** Text shown follows **

Foley “opened fire on cherished American holidays.” She’s been night-sticking free time. She’d tear gas your Mother’s Day. The game of telephone gets harder when the first set of ears are deaf and dumb, no? But, in wingnuttia, we are familiar with how well it pays to be dense. The post became so popular it got its own badge:

. . and off went the faithful:
–Massachusetts Principal Takes Aim at Fall Holidays, Says They’re Insensitive
–Massachusetts principal gives the Grinch a run for his money
–Mass. School Principal Bans Thanksgiving Holidays
–And the Pussification of America Continues: Somerville Schools Trying To Ban Columbus Day, Thanksgiving, And Now Halloween
Principal Blackheart banned holidays, including Thanksgiving, because uncomfortable Indian peoples. Yep, there’s the truth. Funny it took an intercepted e-mail for anyone to notice. Somerville’s mayor, Joseph A. Curtatone:
No one is saying people cannot celebrate our traditional holidays, just that there’s more to them than fits on the back of a matchbook. Principal Anne Foley raised a fair point with her staff . .
. . we have nothing against Columbus Day in Somerville. We also have nothing against Thanksgiving and Halloween. On the Halloween front, on Saturday, October 23rd we will throw the biggest Halloween-themed party in the metro Boston region. We are closing down Somerville Avenue from Union Square to Porter Square for our last SomerStreets festival of the year. There will be a costume parade, costume contests, a haunted house, chainsaw pumpkin carving . .
There, done. Let’s not get silly. Puh-leeze?
. . some historians say the K-8 educator needs to do her homework.
Carol Delaney, author of “Columbus and the Quest for Jerusalem,” said the Italian explorer has been “terribly maligned.”
“He was not the one going off marauding,” she said. “There were some atrocities that happened but he was generally not involved.”
AAAUUGHH. The fool’s dodge for Columbus, it persists. His people were a rough-and-tumble lot, but Columbus was okay. Those guys were sailors, after all.
No. This apologetic crap is what’s known as “wrong.” Here’s an excerpt of Thom Hartmann I used for a Columbus Day post last year:
When Columbus and his crew arrived on their second visit to Hispaniola, however, they took captive about two thousand local villagers who had come out to greet them . .
[Diarist] Cuneo further notes that he himself took a beautiful teenage Carib girl as his personal slave, a gift from Columbus himself, but that when he attempted to have sex with her, she “resisted with all her strength.” So, in his own words, he “thrashed her mercilessly and raped her” . . .

** End of Text shown **
** Input data follows **

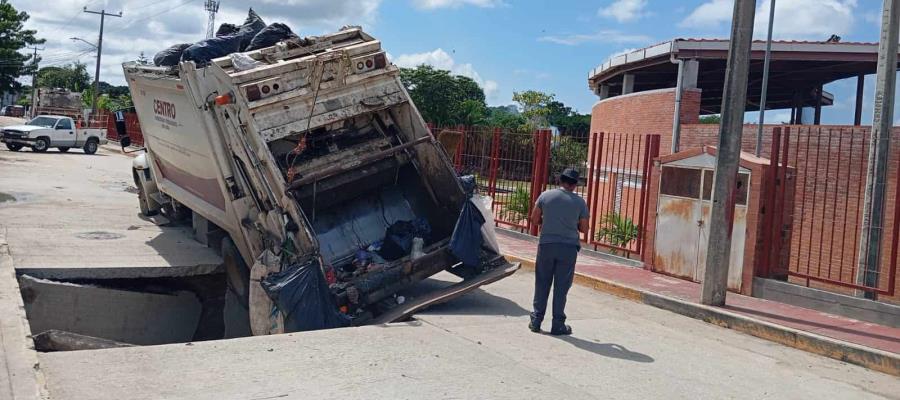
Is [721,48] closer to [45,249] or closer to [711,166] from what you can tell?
[711,166]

** End of Input data **

Complete the following:
1. Answer these questions from the Somerville holiday post:
(a) What is the name of Somerville's mayor?
(b) On what day and date does the mayor say the Halloween-themed party will be held?
(c) What book did Carol Delaney write?
2. In the Somerville holiday post, rewrite the passage from "No. This apologetic" to "greet them . .", swapping "villagers" for "inhabitants".
3. Say whether each statement agrees with the Somerville holiday post. Answer yes or no and quote the deciding words.
(a) The mayor says Somerville Avenue will be closed from Union Square to Porter Square.
(b) Anne Foley works at a high school.
(c) Columbus and his crew took about two thousand villagers captive on their first visit to Hispaniola.
Nothing in the listing is needed here.

Answers for the exercise:
1.
(a) Joseph A. Curtatone
(b) Saturday, October 23rd
(c) "Columbus and the Quest for Jerusalem"

2.
No. This apologetic crap is what’s known as “wrong.” Here’s an excerpt of Thom Hartmann I used for a Columbus Day post last year:
When Columbus and his crew arrived on their second visit to Hispaniola, however, they took captive about two thousand local inhabitants who had come out to greet them . .

3.
(a) Yes: "We are closing down Somerville Avenue from Union Square to Porter Square"
(b) No: "the K-8 educator"
(c) No: "arrived on their second visit to Hispaniola"